El Brasil de Bolsonaro es un polvorín a punto de estallar. Espeluznan esas imágenes emitidas por la televisión local en las que una diputada del partido bolsonarista encañona a un hombre negro con una pistola por apoyar a Lula y lo persigue por la calle al más puro estilo del Ku Klux Klan. La xenofobia, el machismo, el desprecio a los homosexuales, el odio al comunista, el fanatismo religioso, el negacionismo de la ciencia y el militarismo fascista se han apoderado de un país que, durante los años de Lula, emergía luminosamente como una de las nuevas grandes potencias democráticas del continente. Hoy, cuando todavía suenan los aplausos y las exclamaciones de admiración de los seguidores del Partido de los Trabajadores, el nuevo presidente progresista se plantea ya las gigantescas tareas que tiene ante sí para reconducir el futuro del país tras la nefasta legislatura de la extrema derecha carioca.

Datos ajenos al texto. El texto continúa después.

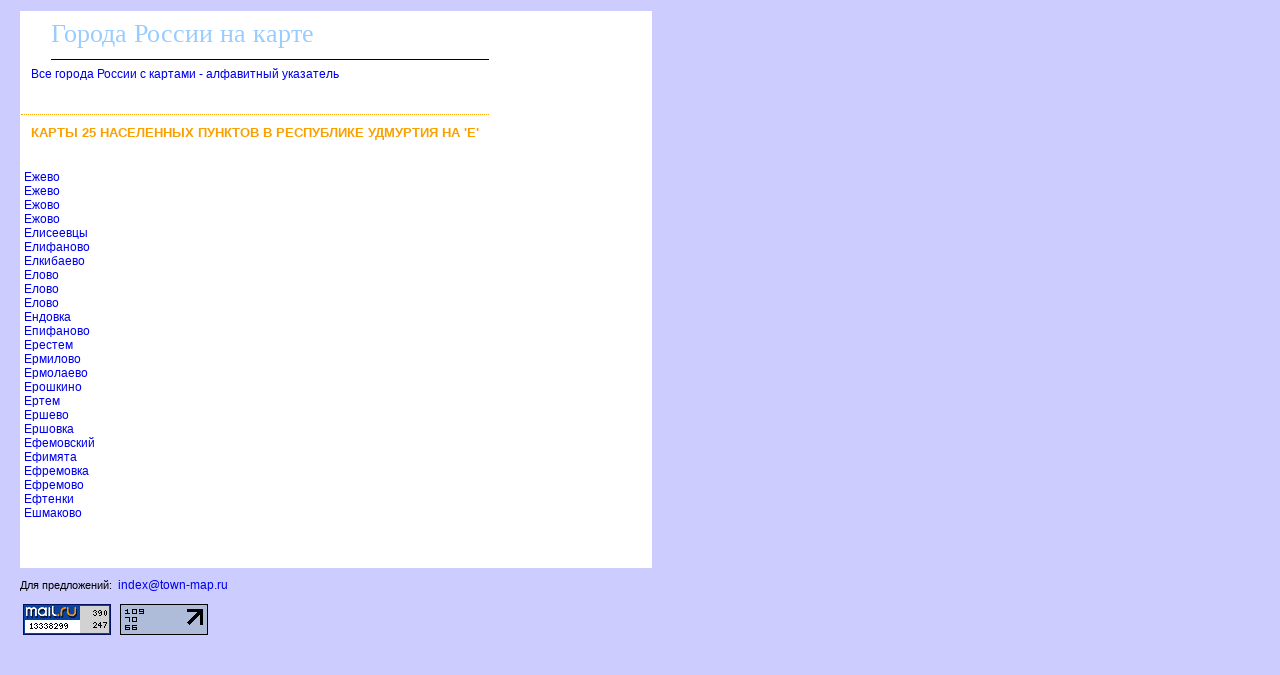

--- FILE ---
content_type: text/html
request_url: http://town-map.ru/80_5.htm
body_size: 7879
content:
<html><head><title>Удмуртия - карты 25 городов, поселков, сел на Е : Ежево - Ешмаково</title>

<meta http-equiv='Content-Type' content='text/html; charset=windows-1251'>
<META NAME="DESCRIPTION" CONTENT="Удмуртия - карты 25 городов, поселков, сел на Е : Ежево - Ешмаково"></head><body><!--LiveInternet counter--><script type="text/javascript"><!--
new Image().src = "http://counter.yadro.ru/hit?r"+
escape(document.referrer)+((typeof(screen)=="undefined")?"":
";s"+screen.width+"*"+screen.height+"*"+(screen.colorDepth?
screen.colorDepth:screen.pixelDepth))+";u"+escape(document.URL)+
";"+Math.random();//--></script><!--/LiveInternet-->

<!--Rating@Mail.ru COUNTER--><script language="JavaScript" type="text/javascript"><!--
d=document;var a='';a+=';r='+escape(d.referrer)
js=10//--></script><script language="JavaScript1.1" type="text/javascript"><!--
a+=';j='+navigator.javaEnabled()
js=11//--></script><script language="JavaScript1.2" type="text/javascript"><!--
s=screen;a+=';s='+s.width+'*'+s.height
a+=';d='+(s.colorDepth?s.colorDepth:s.pixelDepth)
js=12//--></script><script language="JavaScript1.3" type="text/javascript"><!--
js=13//--></script><script language="JavaScript" type="text/javascript"><!--
d.write('<IMG src="http://d1.cd.b6.a1.top.mail.ru/counter'+
'?id=1495496;js='+js+a+';rand='+Math.random()+
'" height="1" width="1" alt="top.mail.ru" border="0" />')
if(11<js)d.write('<'+'!-- ')//--></script><noscript><img
src="http://d1.cd.b6.a1.top.mail.ru/counter?js=na;id=1495496"
height="1" width="1" alt="top.mail.ru" border="0" /></noscript><script language="JavaScript" type="text/javascript"><!--
if(11<js)d.write('--'+'>')//--></script><!--/COUNTER-->

<STYLE type='text/css'>
<!--
body {
  font-family: Verdana, Arial, Helvetica, sans-serif; font-size: 11px;
  background-color: #ccccff;
  margin-top:10px;
  margin-bottom:10px;
  margin-left:20px;
  margin-right:20px;
}
table { font-family: Verdana, Arial, Helvetica, sans-serif; font-size: 11px; border-collapse: collapse; /*border-top: hidden ; */empty-cells: show; }
td { font-family: Verdana, Arial, Helvetica, sans-serif; font-size: 13px;}
TH{ text-align:left;background:#4faad8;font-weight:bold;color:white;}

a {
  font-family: Verdana, Arial, Helvetica, sans-serif; font-size: 12px;
  text-decoration: none;
  margin-left:3px;
  margin-right:3px;
}

a:hover {
    background: #e0ffff;
}

H1
{
  border-top:1px dotted #ffa500;
  font-size: 13px;
  color:#f9a000;
  text-align:center;
  text-transform: uppercase;
  padding:10px;
}
h2
{
  font-family: Verdana, Arial, Helvetica, sans-serif; font-size: 13px;
  font-weight: bold;
  text-transform: uppercase;
  color:#3d4198;
  text-align:center;
}
h3
{
  font-family: Verdana, Arial, Helvetica, sans-serif; font-size: 13px;
  font-weight: bold;
  text-transform: uppercase;
  color:black;
  text-align:left;
}
.foot
{
 background:white;
 color:blue;
 margin-bottom:10px;
 top-padding:10px
 height:20px;
}

.head
{
 font-family: Arial, sans-serif;
 background:white;
 border-bottom:1px solid black;
 font-size:26px;
 font-family: Verdana;
 text-align:left;
 color:#99ccff;
 margin-left:30px;
 margin-bottom:5px;
 margin-top:5px;
 height:40px;
}

.abs3
{
 position:absolute;
 color:white;
 font-size: 20px;
 align:left;
 top:180px;
 left:100px;
 width:200px;
 height:20px;
}
.abs2
{
 border:1px solid #ffd177;
 background-color:white;
 font-weight: bold;
 padding:2px;
 color:black;
 font-size: 14px;
 align:left;
 height:16px;
}

p
{
 text-align:justify;
 font-size:16px;
 font-family: Verdana, Arial, Helvetica, sans-serif; font-size: 11px;
 text-indent:30px;
 margin:20px;
}

.ablock
{
  margin:7px;
}

p
{
 font-size:13px ;
 font-family: Verdana, Arial, Helvetica, sans-serif;
}

.bblock
{
 background:white;
 padding:5px;
}
-->
</STYLE>
<table class=bblock border=0><tr valign=top><td><style type="text/css">
<!--
#map div[style*="background-color: white;"] { display: none; }
#map div[style*="background-color: rgba(0, 0, 0, 0.5);"] { display: none; }
-->
</style>
</td><td rowspan=2><style>
.sticky {
  position: sticky;
  top: 2px;
}
</style>
<table class="sticky" border="0" cellpadding="0" cellspacing="0" width=160>
<tr><td width=160>
<div class="SeNedR325392"></div>
            <script>
                window.k_init = window.k_init || [];
                k_init.push({
                    id: 'SeNedR325392',
                    type: 'bn',
                    domain: 'hdbcome.com',
                    refresh: false,
                    next: 0
                });
                
                var s = document.createElement('script');
                s.setAttribute('async', true);
                s.setAttribute('charset', 'utf-8');
                s.setAttribute('data-cfasync', false);
                s.src = 'https://hdbcome.com/e0eby3ds.js'; 
                document.head && document.head.appendChild(s);
            </script>
</td></tr>
</table>

</td></tr>
<tr valign=top><td><div><div class=head>Города России на карте</div><a name=up></a><nocharset><div class=ablock><A HREF="/index.html">Все города России с картами - алфавитный указатель</A>
</div><br><table width=100%><tr class=ablock><td align=left></td><td align=right>
</td></tr></table><h1>Карты 25 населенных пунктов в Республике Удмуртия на <b>'Е</b>'</h1><p></p>

<script src="https://gsimvqfghc.com/script.js"></script>

<p></p>
<a href=yezhevo_80_561356_535611.htm>Ежево</a><br><a href=yezhevo_80_580134_521330.htm>Ежево</a><br><a href=yezhovo_80_561356_535611.htm>Ежово</a><br><a href=yezhovo_80_580134_521330.htm>Ежово</a><br><a href=yeliseyevtsy_80_572600_521100.htm>Елисеевцы</a><br><a href=yelifanovo_80_570407_535123.htm>Елифаново</a><br><a href=yelkibayevo_80_560222_522555.htm>Елкибаево</a><br><a href=yelovo_80_574619_522420.htm>Елово</a><br><a href=yelovo_80_580900_515400.htm>Елово</a><br><a href=yelovo_80_582037_515752.htm>Елово</a><br><a href=yendovka_80_560841_534435.htm>Ендовка</a><br><a href=yepifanovo_80_570407_535123.htm>Епифаново</a><br><a href=yerestem_80_570948_524353.htm>Ерестем</a><br><a href=yermilovo_80_574800_525200.htm>Ермилово</a><br><a href=yermolayevo_80_560832_531553.htm>Ермолаево</a><br><a href=yeroshkino_80_561400_515900.htm>Ерошкино</a><br><a href=yertem_80_575319_520310.htm>Ертем</a><br><a href=yershevo_80_575656_524323.htm>Ершево</a><br><a href=yershovka_80_562718_535252.htm>Ершовка</a><br><a href=yefemovskiy_80_562327_520808.htm>Ефемовский</a><br><a href=yefimyata_80_582200_535000.htm>Ефимята</a><br><a href=yefremovka_80_562327_520808.htm>Ефремовка</a><br><a href=yefremovo_80_580000_535500.htm>Ефремово</a><br><a href=yeftenki_80_581300_533600.htm>Ефтенки</a><br><a href=yeshmakovo_80_575322_521046.htm>Ешмаково</a><br>
</div></td></tr><tr><td><br>
<div id="xqfqrg706aq"><script>!(function(w,m){(w[m]||(w[m]=[]))&&w[m].push({id:'xqfqrg706aq',block:'128412',site_id:'23647'});})(window, 'mtzBlocks');</script></div>
<br><br>

</td></tr></table>
<div class=foot></div><div class='dlia_predl'>
Для предложений: <a href='mailto:index@town-map.ru'>index@town-map.ru</a>
</div>
<br>

<!--Rating@Mail.ru LOGO--><a target=_top
href="http://top.mail.ru/jump?from=1495496"><img
SRC="http://d1.cd.b6.a1.top.mail.ru/counter?id=1495496;t=210;l=1"
border=0 height=31 width=88
alt="Рейтинг@Mail.ru"/></a><!--/LOGO-->

<!--LiveInternet logo--><a href="http://www.liveinternet.ru/click"
target=_blank><img src="http://counter.yadro.ru/logo?16.10"
title="LiveInternet: показано число просмотров за 24 часа, посетителей за 24 часа и за сегодня"
alt="" border=0 width=88 height=31></a><!--/LiveInternet-->
</body></html>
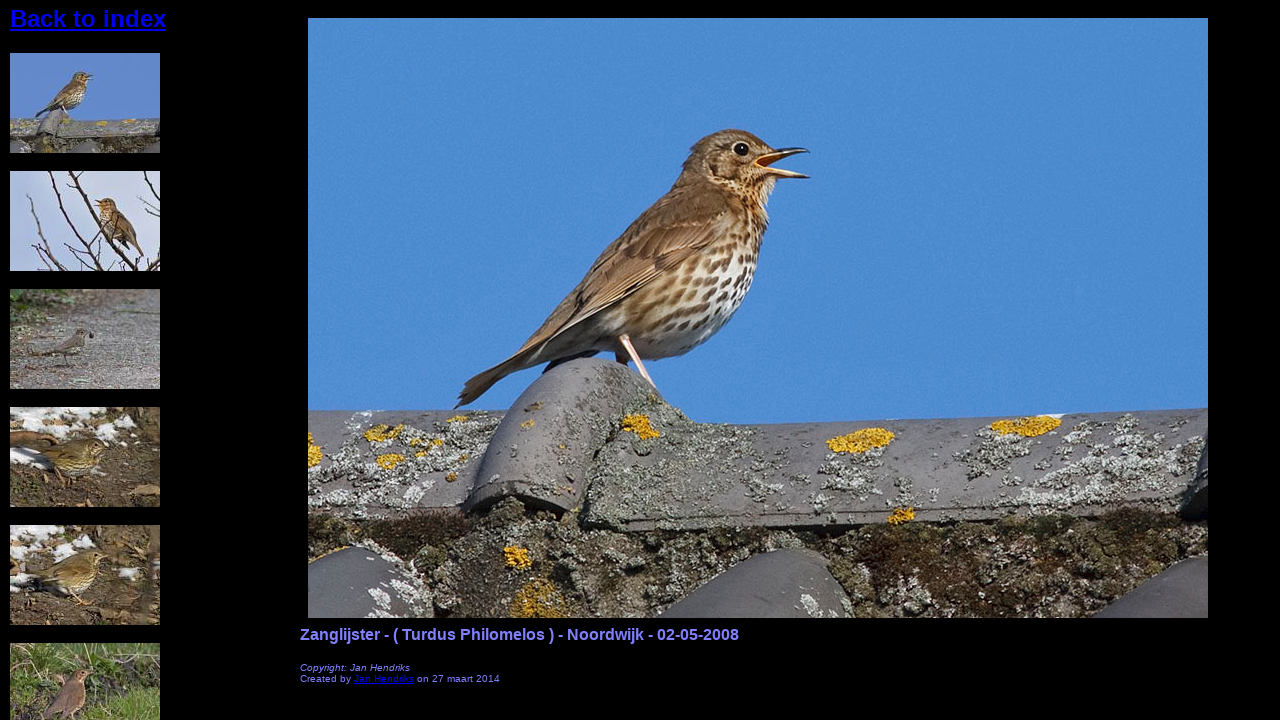

--- FILE ---
content_type: text/html
request_url: https://www.janhvogels.nl/dirvogels/zanglijsterw/index.html
body_size: 286
content:
<!DOCTYPE HTML PUBLIC  "-//IETF//DTD HTML//EN">
<!-- Frameset page for thumbnail image viewer -->
<html>
<head>
  <link rev="made" href="mailto:hendrjc@ziggo.nl">
  <meta name="generator" content="Album Express 3.2">
  <meta name="author" content="Jan Hendriks">
</head>

<frameset cols="190,*" frameborder="0" framespacing="0" border="0" bordercolor="#ffffff">
  <frame src="contents.html" name="contents" marginwidth="10" marginheight="5" frameborder="0"></frame>
  <frame src="azanglijster_032915.html" name="main" marginwidth="10" marginheight="10" frameborder="0"></frame>
</frameset>

<body>

<noframes>
  <!-- This page has frames!  Sorry! -->
  <p align="Center">
  This page has frames which your browser does not support. Please upgrade to a different browser or click on the link below.
  <br><br>
</noframes>

</body></html>


--- FILE ---
content_type: text/html
request_url: https://www.janhvogels.nl/dirvogels/zanglijsterw/contents.html
body_size: 302
content:
<!DOCTYPE HTML PUBLIC  "-//IETF//DTD HTML//EN">
<html>
<head>
  <link rev="made" href="mailto:hendrjc@ziggo.nl">
  <meta name="generator" content="Album Express 3.2">
  <meta name="author" content="Jan Hendriks">
</head>

<body bgcolor="#000000">

<!--<h2><font face="Arial, Helvetica, Sans Serif">Thumbnails</font></h2>-->
<h2><font face="Arial, Helvetica, Sans Serif"</h2><a HREF="https:../../index.html" target="_top">Back to index</a></font></h2> 
  <a href="azanglijster_032915.html" target="main"><img src="tn_azanglijster_032915.jpg" width="150" height="100" border="0" alt="Click to open"></a><br><br><!--ImageFile-->
  <a href="azanglijster_075578.html" target="main"><img src="tn_azanglijster_075578.jpg" width="150" height="100" border="0" alt="Click to open"></a><br><br><!--ImageFile-->
  <a href="zanglijster_035376.html" target="main"><img src="tn_zanglijster_035376.jpg" width="150" height="100" border="0" alt="Click to open"></a><br><br><!--ImageFile-->
  <a href="zanglijster_090591.html" target="main"><img src="tn_zanglijster_090591.jpg" width="150" height="100" border="0" alt="Click to open"></a><br><br><!--ImageFile-->
  <a href="zanglijster_090606.html" target="main"><img src="tn_zanglijster_090606.jpg" width="150" height="100" border="0" alt="Click to open"></a><br><br><!--ImageFile-->
  <a href="zanglijster_091964.html" target="main"><img src="tn_zanglijster_091964.jpg" width="150" height="100" border="0" alt="Click to open"></a><br><br><!--ImageFile-->
  <a href="zanglijster_101627.html" target="main"><img src="tn_zanglijster_101627.jpg" width="150" height="100" border="0" alt="Click to open"></a><br><br><!--ImageFile-->

</body></html>



--- FILE ---
content_type: text/html
request_url: https://www.janhvogels.nl/dirvogels/zanglijsterw/azanglijster_032915.html
body_size: 463
content:
<!DOCTYPE HTML PUBLIC  "-//IETF//DTD HTML//EN">
<html>
<head>
  <meta name="generator" content="Album Express 3.2">
  <meta name="author" content="Jan Hendriks">
</head>

<body
 background="file:///C|/Program%20Files%20(x86)/Album%20Express/Backgrounds/Black.GIF"
 bgcolor="#000000" text="#8080FF" link="#0000FF" vlink="#800080">

<table border="0" cellspacing="0" cellpadding="0" width="100%"><tr><td width="100">&nbsp;</td><td align="center" valign="top">
  <table align="left" border="0" cellspacing="0" cellpadding="0" width="916">

  <tr><td>
  </td></tr>
    
  <tr><td>
    <table align="center" border="0" cellpadding="6" bgcolor="#000000"><tr><td>
    <a href="azanglijster_075578.html"> <!--FirstPage-->
    <img src="azanglijster_032915.jpg" width="900" height="600" border="0" alt="Click to see next picture">
    </a> <!--MultiPage-->
    </td></tr></table>
  </td></tr>
    
  <tr><td>
    <font face="Arial, Helvetica, Sans Serif"><strong>Zanglijster - ( Turdus Philomelos ) - Noordwijk - 02-05-2008 </strong><br><br></font>
    <font face="Arial, Helvetica, Sans Serif" size="-2"><em>Copyright: Jan Hendriks</em><br>
    Created by <a href="mailto:hendrjc@ziggo.nl">Jan Hendriks</a> on 27 maart 2014
    </font>
  </td></tr>
  </table>
</td></tr></table>

</body></html>

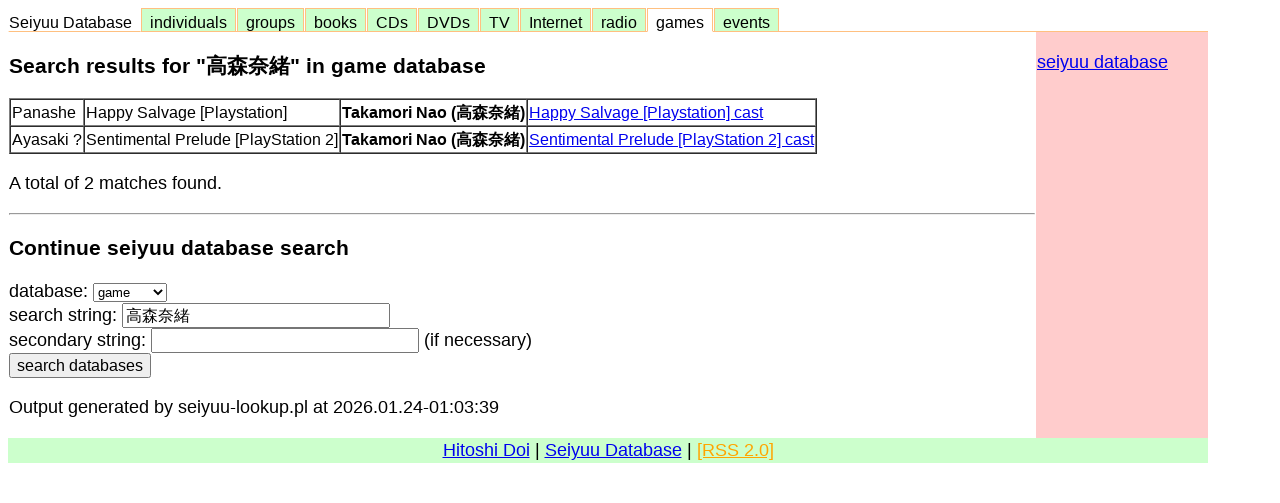

--- FILE ---
content_type: text/html; charset=euc-jp
request_url: http://www.usagi.org/doi-bin/seiyuu-lookup.pl?DB=game&N=%B9%E2%BF%B9%C6%E0%BD%EF
body_size: 3249
content:
<!DOCTYPE html>
<html>

<title>Seiyuu DB search (game)</title>
<style> body {font-family:arial,sans-serif;font-size:18px;line-height:133%;} </style>
<link rel="stylesheet" type="text/css" href="/doi/css/seiyuu.css">
<body bgcolor="#ffffff" style="max-width:1200px;">
<DIV id="seiyuu">
<DIV class="seiyuu-box1">
<LI class="none"><A HREF="/doi/seiyuu/">Seiyuu Database &nbsp;</A></LI>
<LI class="off"><A HREF="/doi/seiyuu/individual.html">&nbsp; individuals &nbsp;</A></LI>
<LI class="off"><A HREF="/doi/seiyuu/groups/">&nbsp; groups &nbsp;</A></LI>
<LI class="off"><A HREF="/doi/seiyuu/books/">&nbsp; books &nbsp;</A></LI>
<LI class="off"><A HREF="/doi/seiyuu/cd/">&nbsp; CDs &nbsp;</A></LI>
<LI class="off"><A HREF="/doi/seiyuu/video/">&nbsp; DVDs &nbsp;</A></LI>
<LI class="off"><A HREF="/doi/seiyuu/tv/">&nbsp; TV &nbsp;</A></LI>
<LI class="off"><A HREF="/doi/seiyuu/internet/">&nbsp; Internet &nbsp;</A></LI>
<LI class="off"><A HREF="/doi/seiyuu/radio/">&nbsp; radio &nbsp;</A></LI>
<LI class="on"><A HREF="/doi/seiyuu/games/">&nbsp; games &nbsp;</A></LI>
<LI class="off"><A HREF="/doi/seiyuu/events/">&nbsp; events &nbsp;</A></LI>
</DIV>
</DIV>
<table width="100%" cellspacing=0><tr valign=top><td>
<p><h3>Search results for "高森奈緒" in game database</h3>
<table border style="font-size:90%; border-spacing:0;">
<tr valign=top style="background:white" onMouseover="this.style.background='pink';" onMouseout="this.style.background='white';"><td>Panashe</td><td>Happy Salvage [Playstation]</td><td><b><nobr>Takamori Nao (高森奈緒)</nobr></b></td><td><a href="/doi-bin/getdbinfo.pl?DB=game&T=Happy+Salvage+.Playstation.">Happy Salvage [Playstation] cast</a></td></tr>
<tr valign=top style="background:white" onMouseover="this.style.background='pink';" onMouseout="this.style.background='white';"><td>Ayasaki ?</td><td>Sentimental Prelude [PlayStation 2]</td><td><b><nobr>Takamori Nao (高森奈緒)</nobr></b></td><td><a href="/doi-bin/getdbinfo.pl?DB=game&T=Sentimental+Prelude+.PlayStation+2.">Sentimental Prelude [PlayStation 2] cast</a></td></tr>
</table>
<p>A total of 2 matches found.
<hr>
<h3>Continue seiyuu database search</h3>
<form method="GET" action="/doi-bin/seiyuu-lookup.pl">
database: <select name="DB"><option>game</option><option>anime</option>
<option>drama</option>
<option>event</option>
<option>video</option>
<option>CD</option>
<option>CD-ROM</option>
<option>TV</option>
<option>Internet</option>
<option>narration</option>
<option>radio</option>
<option>books</option>
<option>groups</option>
<option>ALL</option>
</select>
<br>search string: <input name="value" size=25 value="高森奈緒" style="font-size:90%;">
<br>secondary string: <input name="N" size=25 style="font-size:90%;"> (if necessary)
<br><input type="submit" value="search databases" style="font-size:90%;">
</form>
<p>Output generated by seiyuu-lookup.pl at 2026.01.24-01:03:39
</td><td bgcolor="#ffcccc" width=170>
<p><a href="/doi/seiyuu/">seiyuu database</A>
</td></tr></table>
<table width="100%" cellspacing=0><tr valign=top>
<td align=center bgcolor="#ccffcc">
<a href="/doi/">Hitoshi Doi</a> | <a href="/doi/seiyuu/">Seiyuu Database</a> | <a href="/doi/rss2.xml" style="color:orange;">[RSS 2.0]</a></td></tr></table>
</body>
</html>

No solo se ha propuesto recuperar el programa de reformas emprendido en sus dos anteriores legislaturas para reparar los destrozos ocasionados al Estado de bienestar y a la Amazonía –que se desertiza por momentos merced a las políticas depredadoras del populismo ultra– sino que su primer objetivo será tratar de coser la profunda fractura social, cerrar heridas que han supurado durante demasiado tiempo, en definitiva, avanzar hacia una reconciliación nacional que tras la cruenta “guerra cultural” desatada por Bolsonaro se antoja, hoy por hoy, imposible. No lo tendrá fácil. Ayer mismo, el sindicato de camioneros de la cuerda posfascista llamaba a la movilización general para bloquear las carreteras y tomar la capital, derrocando prematuramente al recién elegido presidente. A partir de ahora, el obrero metalúrgico que llevó el socialismo al Brasil por primera vez en 2003 no solo tendrá que preocuparse de los jueces nazis obsesionados con emplumarlo por corrupción, sino que también tendrá que mirar a sus espaldas, ya que la sombra de los pistoleros bolsonaristas sigue siendo alargada.